The client first checks that all the returned elements are signed by the owner using \(\Sigma _\mathsf {order}\) and then verifies the order of the returned elements using \(\Omega _\mathsf {order}\). Hence, the client uses bilinear map for two purposes: first for member verification and then to verify the order. The query phase has a single round of communication between client and server.

We now describe the preprocessing step at the server that reduces the query time for a query of size m on a list of size n from O(n) to \(O(\min \lbrace m\log n,n \rbrace )\). Let \(\uppsi _i = \mathcal {H}(t_{x_i \in \mathcal {L}}||x_i)\) for \(x_i \in \mathcal {L}\). The server computes and stores a balanced binary tree over n leaves, where the ith leaf corresponds to \(x_i\) and stores \(\uppsi _i\). Each internal node of the tree stores the product of the values at its children. When answering a query of size m, the server can compute \( {\uplambda }_{\mathcal {L}'}\) by using partial products that correspond to intervals between elements in the query. There are \(m+1\) such partial products. Since each partial product can be computed using \(O(\log n)\) precomputed products in the tree, it takes \(O(m \log n)\) time to compute the product of \(m+1\) of them. The server takes O(n) for preprocessing and the query time is reduced to \(O(\min \lbrace m\log n,n \rbrace )\).

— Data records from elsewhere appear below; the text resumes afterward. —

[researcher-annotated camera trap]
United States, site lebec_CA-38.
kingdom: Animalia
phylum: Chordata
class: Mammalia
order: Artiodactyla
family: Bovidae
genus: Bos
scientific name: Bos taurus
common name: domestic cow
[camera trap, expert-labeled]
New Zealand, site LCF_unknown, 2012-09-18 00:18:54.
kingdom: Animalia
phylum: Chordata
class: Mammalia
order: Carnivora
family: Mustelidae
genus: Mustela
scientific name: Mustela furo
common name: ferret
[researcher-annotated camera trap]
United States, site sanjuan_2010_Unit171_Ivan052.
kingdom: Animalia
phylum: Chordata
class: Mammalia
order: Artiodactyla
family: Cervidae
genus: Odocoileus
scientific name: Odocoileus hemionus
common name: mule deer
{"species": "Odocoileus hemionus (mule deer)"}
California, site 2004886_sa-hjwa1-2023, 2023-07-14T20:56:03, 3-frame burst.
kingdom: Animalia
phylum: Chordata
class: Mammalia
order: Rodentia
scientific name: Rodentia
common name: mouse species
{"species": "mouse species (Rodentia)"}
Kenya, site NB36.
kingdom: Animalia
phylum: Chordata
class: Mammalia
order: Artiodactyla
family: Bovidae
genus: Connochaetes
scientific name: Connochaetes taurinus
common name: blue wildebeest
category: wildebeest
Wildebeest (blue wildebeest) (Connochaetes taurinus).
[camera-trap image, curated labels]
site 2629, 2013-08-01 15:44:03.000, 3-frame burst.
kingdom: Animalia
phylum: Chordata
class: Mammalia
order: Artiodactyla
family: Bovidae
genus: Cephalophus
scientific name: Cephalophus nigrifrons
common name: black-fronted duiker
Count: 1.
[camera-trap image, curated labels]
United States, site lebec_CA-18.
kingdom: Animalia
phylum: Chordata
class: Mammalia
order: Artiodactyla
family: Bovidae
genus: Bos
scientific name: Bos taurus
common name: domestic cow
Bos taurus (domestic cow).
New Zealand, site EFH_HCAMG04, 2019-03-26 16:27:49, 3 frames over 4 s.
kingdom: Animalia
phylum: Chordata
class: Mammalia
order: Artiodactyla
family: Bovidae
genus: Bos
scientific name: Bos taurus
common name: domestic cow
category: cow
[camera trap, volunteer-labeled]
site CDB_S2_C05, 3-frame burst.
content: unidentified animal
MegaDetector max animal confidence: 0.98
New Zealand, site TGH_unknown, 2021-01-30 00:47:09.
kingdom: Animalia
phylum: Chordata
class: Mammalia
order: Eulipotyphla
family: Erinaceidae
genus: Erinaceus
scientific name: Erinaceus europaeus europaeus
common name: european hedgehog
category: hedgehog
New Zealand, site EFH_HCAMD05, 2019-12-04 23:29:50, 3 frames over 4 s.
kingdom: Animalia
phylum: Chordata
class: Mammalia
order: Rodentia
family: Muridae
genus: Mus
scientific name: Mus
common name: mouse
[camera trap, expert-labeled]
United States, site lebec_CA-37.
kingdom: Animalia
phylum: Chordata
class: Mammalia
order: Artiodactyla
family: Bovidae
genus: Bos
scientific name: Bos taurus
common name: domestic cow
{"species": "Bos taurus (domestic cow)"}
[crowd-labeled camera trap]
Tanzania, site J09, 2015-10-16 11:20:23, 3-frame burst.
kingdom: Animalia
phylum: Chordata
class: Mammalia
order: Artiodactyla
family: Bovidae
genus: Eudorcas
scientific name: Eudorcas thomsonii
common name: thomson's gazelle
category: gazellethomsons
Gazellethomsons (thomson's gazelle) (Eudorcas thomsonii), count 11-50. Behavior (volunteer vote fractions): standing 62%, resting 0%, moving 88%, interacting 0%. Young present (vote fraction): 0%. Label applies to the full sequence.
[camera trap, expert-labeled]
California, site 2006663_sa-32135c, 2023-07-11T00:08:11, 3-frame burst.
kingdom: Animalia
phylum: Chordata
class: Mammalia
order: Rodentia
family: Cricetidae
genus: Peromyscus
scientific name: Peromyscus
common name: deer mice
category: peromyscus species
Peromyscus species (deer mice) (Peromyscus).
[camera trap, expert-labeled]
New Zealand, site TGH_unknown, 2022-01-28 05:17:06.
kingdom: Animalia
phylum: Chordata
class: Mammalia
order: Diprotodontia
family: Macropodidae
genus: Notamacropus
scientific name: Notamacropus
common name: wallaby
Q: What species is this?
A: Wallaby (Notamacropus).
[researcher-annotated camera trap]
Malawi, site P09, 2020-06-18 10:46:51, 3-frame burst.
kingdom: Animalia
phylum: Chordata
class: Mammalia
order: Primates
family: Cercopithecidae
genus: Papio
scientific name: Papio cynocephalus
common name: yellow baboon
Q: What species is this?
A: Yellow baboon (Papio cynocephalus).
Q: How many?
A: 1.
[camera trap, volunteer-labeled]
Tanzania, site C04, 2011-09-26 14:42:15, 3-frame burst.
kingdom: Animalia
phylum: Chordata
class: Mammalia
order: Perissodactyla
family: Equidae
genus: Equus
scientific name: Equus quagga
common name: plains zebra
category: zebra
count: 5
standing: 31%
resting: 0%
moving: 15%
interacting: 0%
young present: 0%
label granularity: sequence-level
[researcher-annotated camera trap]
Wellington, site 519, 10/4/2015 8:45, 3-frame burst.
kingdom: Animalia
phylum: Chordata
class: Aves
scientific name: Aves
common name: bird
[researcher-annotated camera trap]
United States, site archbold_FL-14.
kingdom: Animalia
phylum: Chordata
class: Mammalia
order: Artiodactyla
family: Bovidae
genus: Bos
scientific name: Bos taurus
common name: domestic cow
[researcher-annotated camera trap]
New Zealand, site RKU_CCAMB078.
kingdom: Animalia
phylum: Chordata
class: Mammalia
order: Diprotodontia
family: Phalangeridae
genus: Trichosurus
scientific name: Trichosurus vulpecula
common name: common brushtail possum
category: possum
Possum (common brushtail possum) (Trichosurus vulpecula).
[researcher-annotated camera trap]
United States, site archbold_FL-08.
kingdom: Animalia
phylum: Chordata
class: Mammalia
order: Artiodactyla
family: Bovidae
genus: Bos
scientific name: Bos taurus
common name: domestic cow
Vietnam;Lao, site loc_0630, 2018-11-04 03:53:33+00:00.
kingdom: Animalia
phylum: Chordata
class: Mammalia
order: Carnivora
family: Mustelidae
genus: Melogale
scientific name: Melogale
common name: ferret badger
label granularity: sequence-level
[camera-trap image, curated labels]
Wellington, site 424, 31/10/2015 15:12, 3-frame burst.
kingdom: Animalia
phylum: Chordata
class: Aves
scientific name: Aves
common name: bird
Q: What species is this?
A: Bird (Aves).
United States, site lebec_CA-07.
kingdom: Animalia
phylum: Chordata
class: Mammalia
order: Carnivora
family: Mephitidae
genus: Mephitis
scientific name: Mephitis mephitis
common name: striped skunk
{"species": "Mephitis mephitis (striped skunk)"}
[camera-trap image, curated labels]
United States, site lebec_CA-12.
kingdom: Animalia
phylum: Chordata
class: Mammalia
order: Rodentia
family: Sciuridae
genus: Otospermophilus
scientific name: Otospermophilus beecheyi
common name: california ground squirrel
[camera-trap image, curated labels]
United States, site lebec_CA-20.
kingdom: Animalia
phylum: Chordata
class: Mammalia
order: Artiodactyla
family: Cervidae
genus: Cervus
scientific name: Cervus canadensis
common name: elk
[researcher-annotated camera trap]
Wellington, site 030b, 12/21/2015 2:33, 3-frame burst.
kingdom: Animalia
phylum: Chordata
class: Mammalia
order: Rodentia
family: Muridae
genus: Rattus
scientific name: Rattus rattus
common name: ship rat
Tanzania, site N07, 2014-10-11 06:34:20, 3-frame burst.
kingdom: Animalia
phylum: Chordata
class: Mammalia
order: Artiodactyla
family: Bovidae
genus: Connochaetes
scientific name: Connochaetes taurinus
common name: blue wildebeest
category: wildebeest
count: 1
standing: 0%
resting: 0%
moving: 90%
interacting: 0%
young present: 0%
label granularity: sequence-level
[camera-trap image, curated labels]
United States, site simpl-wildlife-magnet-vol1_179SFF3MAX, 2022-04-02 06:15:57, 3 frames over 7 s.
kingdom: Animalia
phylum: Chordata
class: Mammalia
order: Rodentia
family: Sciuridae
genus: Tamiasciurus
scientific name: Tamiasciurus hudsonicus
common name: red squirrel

We summarize the properties and efficiency of our PPAL construction in Theorem 4.

Theorem 4

The privacy-preserving authenticated list (PPAL) construction of Fig. 1 satisfies the security properties of completeness (Definition 5), soundness (Definition 6) and zero-knowledge (Definition 7) in the random oracle model (inherited from [4]) and under the n-BDHI assumption (Definition 1). Also, the construction has the following performance, where n denotes the list size and m denotes the query size.

  • The owner and the server use O(n) space.

  • The owner performs the setup phase in O(n) time and goes offline.

  • The server performs the preprocessing phase in O(n) time.

  • Query phase is a single-round protocol between the server and the client.

  • The server computes the answer to a query and its proof in \(O(\min \lbrace m\log n,n \rbrace )\) time.

  • The client verifies the proof in O(m) time and space.

The formal proof is omitted due to space restrictions and is available in [17]. Here we highlight the proof of soundness and zero knowledge. To prove soundness, we assume that there exists a malicious server \(\mathsf {Adv}\), which forges the order on a non-trivial sublist \({\updelta }= \lbrace x_1, \ldots , x_m \rbrace \), where \(m \ge 2\), for a list \(\mathcal {L}\). Then there exists at least one inversion pair \((x_i,x_j)\) whose order is flipped in \(\mathsf {Adv}\)’s forgery. Wlog assume that \(u < v\) where \(u=\mathsf {rank}(\mathcal {L},x_i)\) and \(v= \mathsf {rank}(\mathcal {L},x_j)\). Then \(\mathsf {Adv}\) must have forged the witness \(t_{x_j < x_i} = {(g^{s^{(u-v)}})}^{r_1 r_2^{-1}}\) that passes the verification, where \(r_1,r_2 \in \mathbb {Z}_p^*\) are the blinded components of elements \(x_i\) and \(x_j\), respectively. We show that by invoking \(\mathsf {Adv}\) and using its forged witness \(t_{x_j < x_i}\), we can construct a PPT adversary that successfully breaks the n-BDHI hardness assumption [3] by outputting \(e\biggl (t_{{x_j}<{x_i}}, (g^{s^{v-u-1}})^{{r_1}^{-1} r_2}\biggr ) = {e(g,g)}^{\frac{1}{s}}\), where \(g^{s^{v-u-1}}\) is part of the input to the n-BDHI problem.

For the zero knowledge property, we write a simulator that can produce witnesses identically distributed to real witnesses by giving it only oracle access to the list, and using the fact that our PPAL construction uses witnesses blinded in their exponents.